[Opening Passage provided section]

For the typical small business, rent is an enormous expense, second only to payroll. And there’s no blueprint for how small-business owners should deal with their landlords during an economy-toppling pandemic.
Here’s one option: ignore your landlord and plan on resuming rent payments when sales hopefully improve, and try to not get evicted in the meantime. Another option? Stay current on rent and pray that the economy recovers before you run out of cash.
Either way, according to contract and bankruptcy law, small businesses — which employ about half our nation’s labor force — are on the hook for making rent payments in full, even if the value of commercial space they lease greatly decreases (something already happening across the United States). Entrepreneurs in hard-hit areas are at risk of losing not only their businesses but also their homes and savings. Some already have. But it doesn’t to be this way.

[Closing Passage provided section]
[Opening Record extracts section]

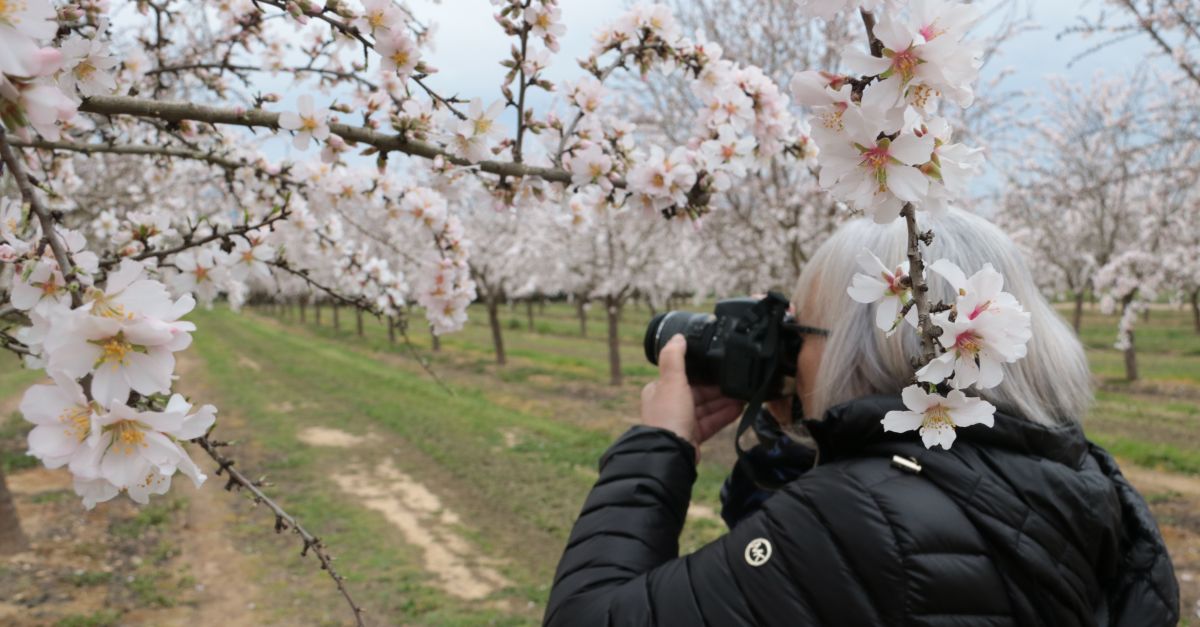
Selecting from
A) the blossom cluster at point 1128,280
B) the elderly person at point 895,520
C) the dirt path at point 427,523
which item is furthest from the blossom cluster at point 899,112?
the blossom cluster at point 1128,280

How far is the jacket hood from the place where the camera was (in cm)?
96

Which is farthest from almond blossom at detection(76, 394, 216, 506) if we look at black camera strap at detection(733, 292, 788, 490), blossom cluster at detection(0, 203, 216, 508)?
black camera strap at detection(733, 292, 788, 490)

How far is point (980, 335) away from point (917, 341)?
0.43 meters

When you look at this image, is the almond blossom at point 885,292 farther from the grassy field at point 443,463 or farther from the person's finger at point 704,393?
the grassy field at point 443,463

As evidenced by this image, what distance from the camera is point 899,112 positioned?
668 millimetres

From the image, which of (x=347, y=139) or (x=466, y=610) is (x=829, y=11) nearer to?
(x=347, y=139)

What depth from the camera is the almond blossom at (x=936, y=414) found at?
71cm

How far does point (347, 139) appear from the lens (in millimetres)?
1641

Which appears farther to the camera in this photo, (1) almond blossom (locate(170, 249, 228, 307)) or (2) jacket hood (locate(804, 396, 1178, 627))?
(1) almond blossom (locate(170, 249, 228, 307))

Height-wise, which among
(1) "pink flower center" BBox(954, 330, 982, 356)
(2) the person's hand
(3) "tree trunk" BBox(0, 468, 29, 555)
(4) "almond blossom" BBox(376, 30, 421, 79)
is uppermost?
(4) "almond blossom" BBox(376, 30, 421, 79)

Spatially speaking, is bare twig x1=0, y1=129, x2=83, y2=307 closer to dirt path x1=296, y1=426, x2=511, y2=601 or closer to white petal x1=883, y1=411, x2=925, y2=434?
white petal x1=883, y1=411, x2=925, y2=434

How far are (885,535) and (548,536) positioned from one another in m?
→ 4.27

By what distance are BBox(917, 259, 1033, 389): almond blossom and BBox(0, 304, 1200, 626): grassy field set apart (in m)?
1.58

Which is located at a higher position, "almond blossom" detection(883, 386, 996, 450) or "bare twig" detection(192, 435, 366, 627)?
"almond blossom" detection(883, 386, 996, 450)
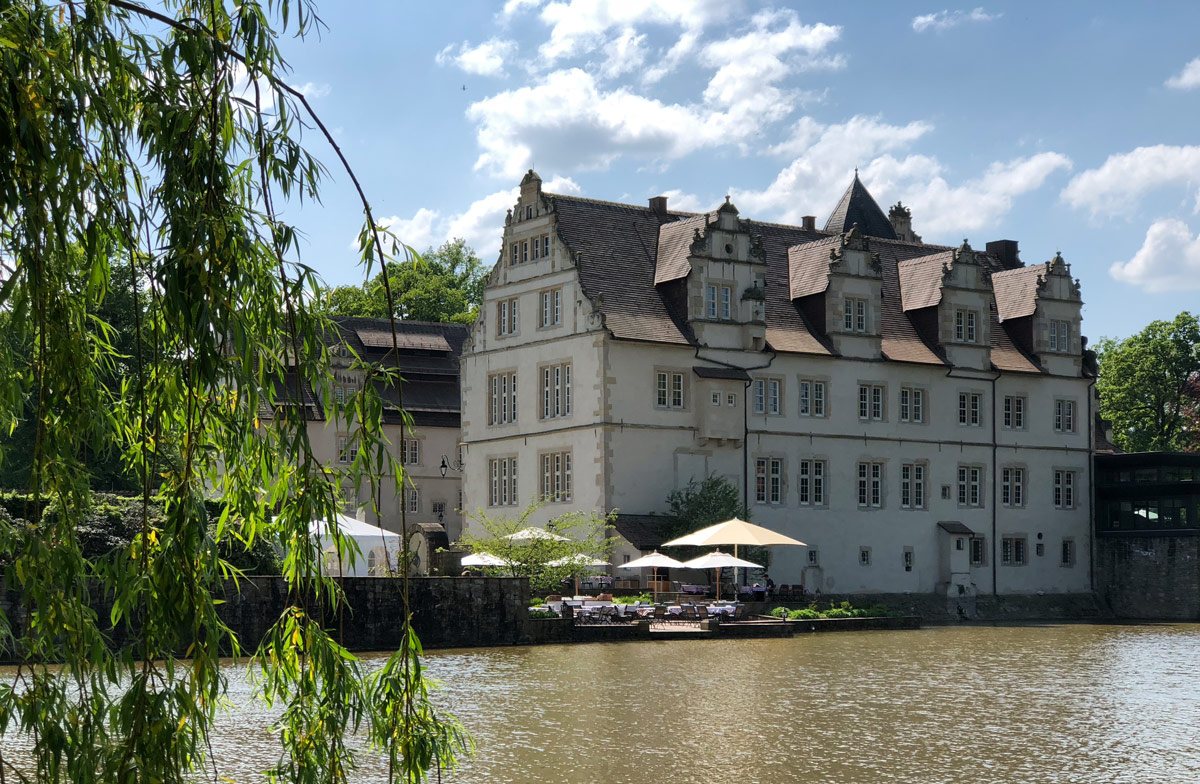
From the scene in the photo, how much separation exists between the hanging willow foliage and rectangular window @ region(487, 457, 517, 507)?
44.5 meters

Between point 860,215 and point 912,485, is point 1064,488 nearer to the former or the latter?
point 912,485

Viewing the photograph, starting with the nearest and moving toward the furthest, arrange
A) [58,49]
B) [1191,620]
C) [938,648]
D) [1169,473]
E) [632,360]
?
[58,49], [938,648], [632,360], [1191,620], [1169,473]

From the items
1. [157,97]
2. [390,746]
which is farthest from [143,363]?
[390,746]

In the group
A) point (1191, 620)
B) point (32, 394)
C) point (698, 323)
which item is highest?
point (698, 323)

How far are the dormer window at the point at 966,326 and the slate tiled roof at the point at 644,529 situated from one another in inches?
553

[Closing Record extracts section]

Problems to work on:
a) In the passage on small-business rent, what expense is rent second only to for the typical small business?
b) Copy out the section of the passage on small-business rent that begins with the words "For the typical" and ends with "an economy-toppling pandemic.".

Answer set:
a) Payroll.

b)
For the typical small business, rent is an enormous expense, second only to payroll. And there’s no blueprint for how small-business owners should deal with their landlords during an economy-toppling pandemic.